What to work on:
From the reflection on Abba Anthony's saying about fish out of water, quote word for word the part that opens with the words containing "Though none of" and closes with "glint off it.".

Excerpt to read:
Desert Wisdom IV
Abba Anthony also said, 'Just as fish die if they stay too long out of water, so the monks who loiter outside their cells or pass their time with men of the world lose the intensity of inner peace. So like a fish going towards the sea, we must hurry to reach our cell, for fear that if we delay outside we will loose our interior watchfulness'.
Though none of us are solitary hermits (for which some of us may well thank God!), is there still anything we can learn from Anthony's strong warning against monks loitering outside their cells?!
I recall a time some years back when prayer and worship had become particularly arid. I had lost the 'intensity of inner peace' that Anthony talks about. And that was due, largely, to my rushing around.
I went to a spiritual director and told him about this, and he asked me a surprising question: 'What have you *really* enjoyed doing in the past couple of weeks?'
Rather guiltily, I responded that the most enjoyable thing I could remember doing was going to an Italian restaurant on my own, having a pizza and a large glass of white wine, and slowly eating it, whilst I watched the river pass by and the sun glint off it.
Just in the process of describing it again to my director brought back the intensity of the moment - its rejuvenating calm.
The spiritual director clapped his hands together with the glee of a doctor who has diagnosed his patient. 'Right,' he said. 'That's what you're to do once a week. Find something you really enjoy and treat yourself'.
I doubt any onlooker - or even Abba Anthony! - would consider my solitary lunches to be moments of prayer. But they became key moments when I slowed down, and reentered God's presence.
In a sense, those weekly meals became the 'cell' into which I retreated and where my 'intensity of inner peace' was restored.
It is a salutary lesson: rushing around in the busy world does gradually take its toll. We all need a 'cell' - a safe, quiet place to be with God. For each of us this will be a different place. Without time in God's presence we become like fish out of water.

Extracted data:
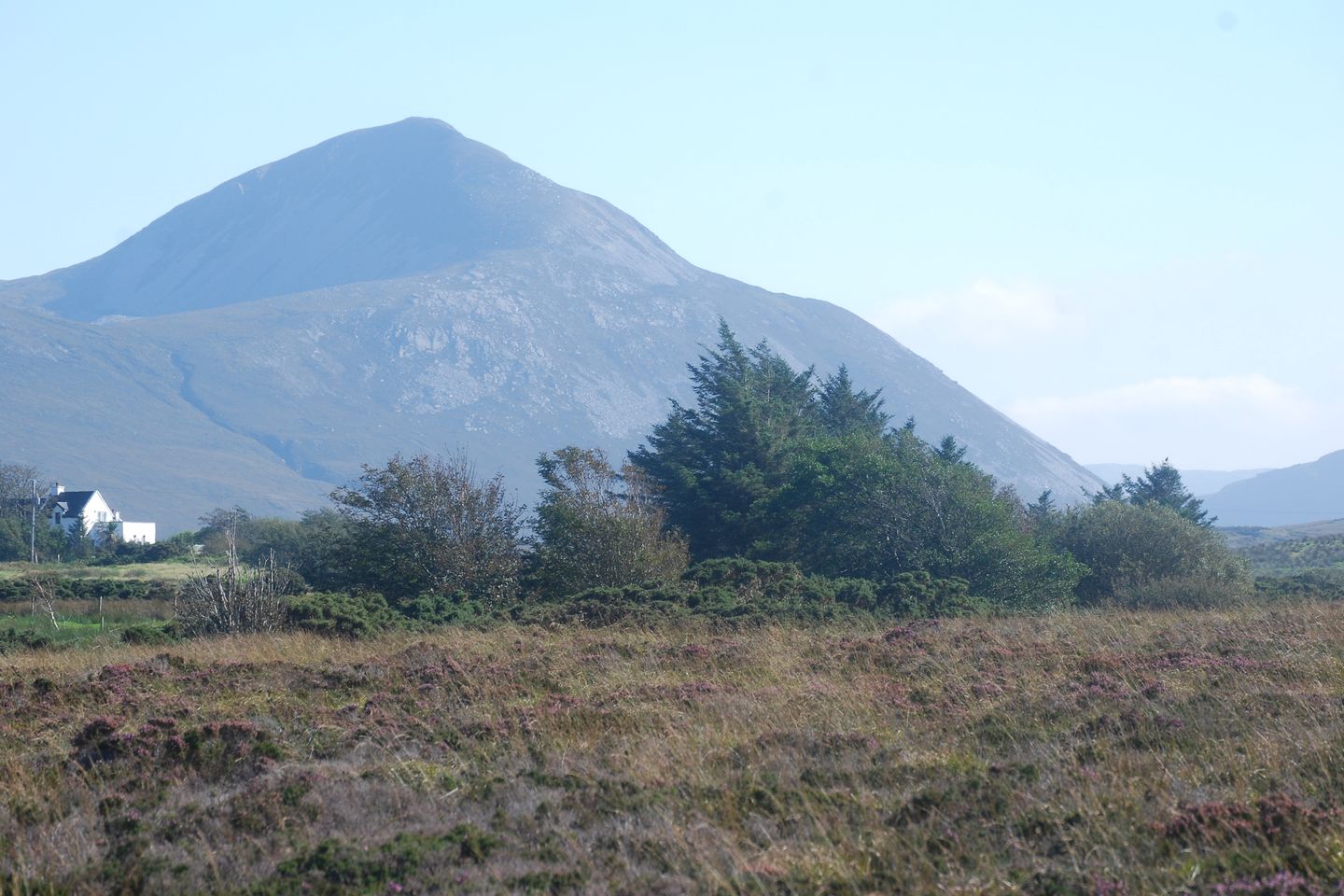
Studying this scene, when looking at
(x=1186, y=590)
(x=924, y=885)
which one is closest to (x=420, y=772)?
(x=924, y=885)

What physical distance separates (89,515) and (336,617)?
94928 mm

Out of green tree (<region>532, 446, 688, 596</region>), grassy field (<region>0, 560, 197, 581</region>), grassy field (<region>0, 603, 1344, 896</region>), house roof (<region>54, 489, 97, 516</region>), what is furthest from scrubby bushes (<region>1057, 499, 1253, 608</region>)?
house roof (<region>54, 489, 97, 516</region>)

Solution:
Though none of us are solitary hermits (for which some of us may well thank God!), is there still anything we can learn from Anthony's strong warning against monks loitering outside their cells?!
I recall a time some years back when prayer and worship had become particularly arid. I had lost the 'intensity of inner peace' that Anthony talks about. And that was due, largely, to my rushing around.
I went to a spiritual director and told him about this, and he asked me a surprising question: 'What have you *really* enjoyed doing in the past couple of weeks?'
Rather guiltily, I responded that the most enjoyable thing I could remember doing was going to an Italian restaurant on my own, having a pizza and a large glass of white wine, and slowly eating it, whilst I watched the river pass by and the sun glint off it.